Proteins were long thought to exert their functions in a manner dependent on regions with ‘rigid’ structures. Regions with no defined secondary or tertiary structure, sometimes termed intrinsically disordered regions (IDRs), were thus thought to serve merely as intrinsic connectors of the functional domains 3 . However, it is now clear that, similar to regions with rigid structures, IDRs are subject to various posttranslational modifications, interact with other molecules, and play pivotal roles in protein function 3 .

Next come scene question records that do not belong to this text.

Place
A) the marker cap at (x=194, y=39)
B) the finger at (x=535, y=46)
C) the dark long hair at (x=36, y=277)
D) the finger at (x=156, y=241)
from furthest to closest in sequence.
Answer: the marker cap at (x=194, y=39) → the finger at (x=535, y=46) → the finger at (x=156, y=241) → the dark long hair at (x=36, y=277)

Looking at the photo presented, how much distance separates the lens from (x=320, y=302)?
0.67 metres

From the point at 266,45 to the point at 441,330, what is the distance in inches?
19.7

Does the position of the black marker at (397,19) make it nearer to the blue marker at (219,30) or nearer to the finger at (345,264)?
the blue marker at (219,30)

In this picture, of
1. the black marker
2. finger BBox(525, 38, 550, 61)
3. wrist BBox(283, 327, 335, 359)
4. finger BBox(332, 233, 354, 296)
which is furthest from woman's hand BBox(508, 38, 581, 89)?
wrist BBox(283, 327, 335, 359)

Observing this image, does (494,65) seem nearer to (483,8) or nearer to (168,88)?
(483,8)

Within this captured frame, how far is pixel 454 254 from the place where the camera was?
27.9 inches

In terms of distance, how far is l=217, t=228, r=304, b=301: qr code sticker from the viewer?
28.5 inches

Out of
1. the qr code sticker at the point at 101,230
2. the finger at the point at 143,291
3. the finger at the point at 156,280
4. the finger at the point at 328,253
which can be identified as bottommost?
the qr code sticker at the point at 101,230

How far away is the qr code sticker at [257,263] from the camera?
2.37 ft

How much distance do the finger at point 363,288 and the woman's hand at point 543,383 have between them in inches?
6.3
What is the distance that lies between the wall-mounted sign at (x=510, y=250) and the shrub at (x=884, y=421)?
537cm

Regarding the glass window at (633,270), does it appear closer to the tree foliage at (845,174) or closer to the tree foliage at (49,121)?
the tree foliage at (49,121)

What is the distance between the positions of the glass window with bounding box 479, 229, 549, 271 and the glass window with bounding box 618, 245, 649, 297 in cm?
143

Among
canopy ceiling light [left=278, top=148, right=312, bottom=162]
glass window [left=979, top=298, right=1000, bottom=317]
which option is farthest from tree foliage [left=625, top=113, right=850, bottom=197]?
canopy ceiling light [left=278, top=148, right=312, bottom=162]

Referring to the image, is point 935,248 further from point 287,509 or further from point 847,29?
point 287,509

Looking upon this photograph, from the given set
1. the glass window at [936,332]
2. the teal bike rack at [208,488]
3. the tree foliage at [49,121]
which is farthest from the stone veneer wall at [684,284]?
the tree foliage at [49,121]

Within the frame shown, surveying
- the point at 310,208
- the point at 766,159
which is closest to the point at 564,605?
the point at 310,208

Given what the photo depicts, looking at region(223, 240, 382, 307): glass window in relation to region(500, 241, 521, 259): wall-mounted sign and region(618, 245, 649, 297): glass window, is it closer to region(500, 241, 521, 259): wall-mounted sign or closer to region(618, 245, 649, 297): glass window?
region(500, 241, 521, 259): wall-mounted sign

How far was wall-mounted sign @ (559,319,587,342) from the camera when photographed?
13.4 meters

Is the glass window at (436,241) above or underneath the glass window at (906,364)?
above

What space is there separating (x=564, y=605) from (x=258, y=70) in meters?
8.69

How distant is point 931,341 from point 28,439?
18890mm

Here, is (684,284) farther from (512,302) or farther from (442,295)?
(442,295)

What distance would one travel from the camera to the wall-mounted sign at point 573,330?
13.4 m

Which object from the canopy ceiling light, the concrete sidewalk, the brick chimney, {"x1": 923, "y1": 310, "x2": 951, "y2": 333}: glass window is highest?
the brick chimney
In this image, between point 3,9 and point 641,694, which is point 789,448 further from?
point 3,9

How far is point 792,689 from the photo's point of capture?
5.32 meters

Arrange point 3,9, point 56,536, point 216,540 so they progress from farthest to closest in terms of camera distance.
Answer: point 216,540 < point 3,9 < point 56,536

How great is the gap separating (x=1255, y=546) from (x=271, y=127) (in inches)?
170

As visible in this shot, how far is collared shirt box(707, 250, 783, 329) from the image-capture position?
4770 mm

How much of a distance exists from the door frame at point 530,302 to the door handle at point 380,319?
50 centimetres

Signaling initiated by the insulin receptor is one of the most extensively studied intracellular signaling pathways (Figure 1). Binding of insulin to its receptor triggers robust stimulation of the intrinsic tyrosine kinase activity of the receptor and the consequent phosphorylation of insulin receptor substrate (IRS) on tyrosine residues 4 , 5 . Phosphorylated IRS then binds to other signaling proteins including phosphatidylinositol 3‐kinase (PI3K), which consists of both regulatory and catalytic subunits, as well as the adapter protein Grb2, with the latter interaction leading to activation of the Ras–MAPK (mitogen‐activated protein kinase) pathway 4 , 5 . The association of IRS with the regulatory subunit of PI3K and Grb2 is mediated by SH2 (Src homology 2) domains of the latter proteins. The binding of IRS to PI3K results in the activation of the lipid kinase and the consequent generation of phosphatidylinositol 3,4,5‐trisphosphate (PIP3), which in turn activates the serine–threonine kinase PDK1 (3‐phosphoinositide–dependent kinase 1) 4 , 5 . PDK1 phosphorylates and thereby activates RAC‐β serine–threonine protein kinase (AKT), which then phosphorylates various target molecules including glycogen synthase kinase 3β (GSK3β), Forkhead box O1 (FOXO1), phosphodiesterase 3B (PDE3B), and AKT substrate of 160 kDa (AS160), which mediate the effects of insulin on glycogen synthesis, gluconeogenesis, lipolysis, and glucose uptake, respectively 4 , 5 . Protein tyrosine phosphatase nonreceptor type 11 (PTPN11) and phosphatase and tensin homolog deleted from chromosome 10 (PTEN) negatively regulate insulin signaling by mediating the dephosphorylation of tyrosine residues of the insulin receptor or IRS and the 3′ position of PIP3, respectively 4 , 5 . This pathway has been commonly represented as a simplified scheme such as that shown in the inset of Figure 1. However, when the structure of each protein is taken into account – in particular, with discrimination of rigid and nonrigid regions – the pathway can be viewed in a new light.

Figure 1.

Figure 1

Proteins of the insulin signaling pathway. Three‐dimensional structures and schematic representations of major proteins involved in the insulin signaling pathway are shown in the main panel and inset, respectively. The three‐dimensional structures were obtained from the AlphaFold database (https://alphafold.ebi.ac.uk). Given that the predicted structure of the human insulin receptor in the database does not take into account the orientation of the transmembrane region, the region up to amino acid 952 and that from amino acid 953 are separated and linearly rearranged. In the case of IRS, the structure of IRS1 is shown. More details are provided in Data S1.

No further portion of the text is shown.